We speak with a number of different energy, broadband, TV and home emergency providers across the UK. We prefer to add our personal touch, so we'd love you to give a call so we can discuss your options. This will also allow our experts to make sure you understand everything that you're doing. Become empowered by savings and make a positive change for the planet at the same time with our green energy tariffs
Frequently asked questions
Experts suggest that switching your energy tariff once every 1 or 2 years, depending on the length of your fixed deal, will help you avoid paying inflated costs for being on a Standard Variable Tariff (SVT), which is where you'll generally end up should your tariff expire. In Q1 2021, 10% of customers switching with Utility Switchboard saved at least £180 on their annual energy bills. For a few minutes of your time, that sure is a lot of money!

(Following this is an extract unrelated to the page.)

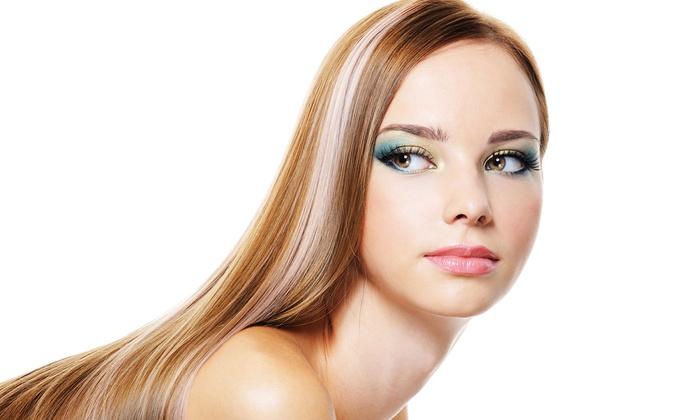 Vella Hair @ Ciros Italian Barber Shoppe - Selden: Express Keratin Treatment or Regular Keratin Treatment at Vella Hair at Ciros Italian Barber Shoppe (Up to 62% Off)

Switching also gives you complete freedom over what your preferences are when it comes to your energy. If you want green energy, a flexible tariff, you like a particular company's ethos, or whatever it is that you want, switching allows you to get that.
A unit rate is the amount that you will pay for every kilowatt hour (kWh) of electricity or gas that you consume. This will generally be in pence and will be calculated by multiplying your usage by your unit rate. All energy tariffs in the UK are equipped with a unit rate and will be displayed as "Xp per kWh".

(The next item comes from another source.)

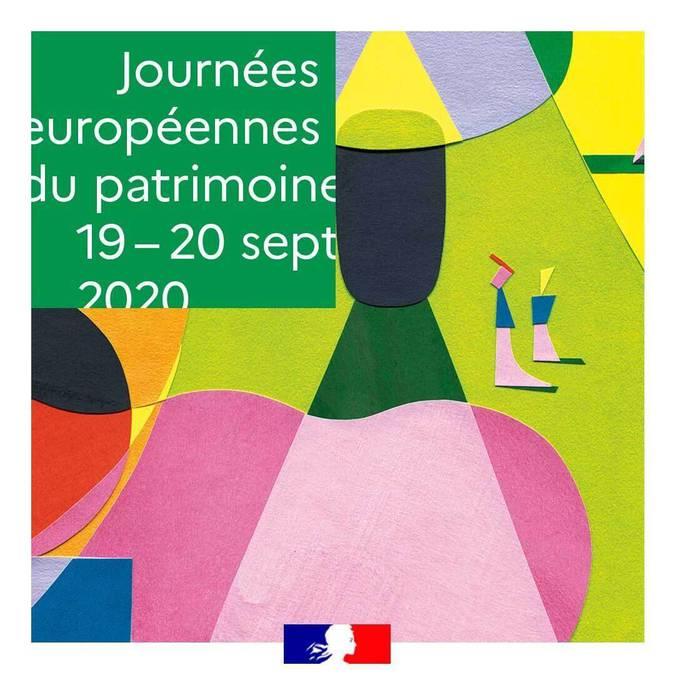 37èle Journées Européennes du Patrimoine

There's no hard or fast answer to that question without looking at the exact tariff that you are on. There's a common myth that suggests that if you are on a fixed tariff, you will have exit fees. This isn't always the case, in fact increasingly so, energy suppliers are removing exit fees from their tariffs to allow more freedom for their customers. Before you switch, though, it is important that you look at your tariff information (you can do this on a recent bill) to see if your tariff includes exit fees. If you do, these will usually be around £30-50 per fuel.
If you are responsible for paying the energy bills, no matter what your homeowner status you are legally permitted to switch energy supplier and/or tariff. If your landlord has a preference or is demanding that you remain with a specific supplier and/or tariff, you are not obligated to do so. You may, however, need to return your supplier to the original/preffered option when you end your tenancy.
If your landlord is the one who pays your energy supplier directly, then you do not have the right to switch supplier/tariff. If you wish to do so, you'd need to speak with your landlord and request that they do this, however, they are under no obligation to do so.
If you receive the Guaranteed Credit element of Pension Credit, meaning you're in the core group, the Department of Work and Pensions (DWP) will write to you to let you know that you're eligible for the Warm Home Discount and you should then receive the funds automatically. This is still the case if you switch provider.
If, however, you are in the broader group and you switch provider during the application process, you will likely have to reapply for the scheme with your new company. Please note that not all energy supplier take part in the Warm Home Discount scheme, so be careful that you choose a supplier who can offer you the discount if you are interested in receiving it.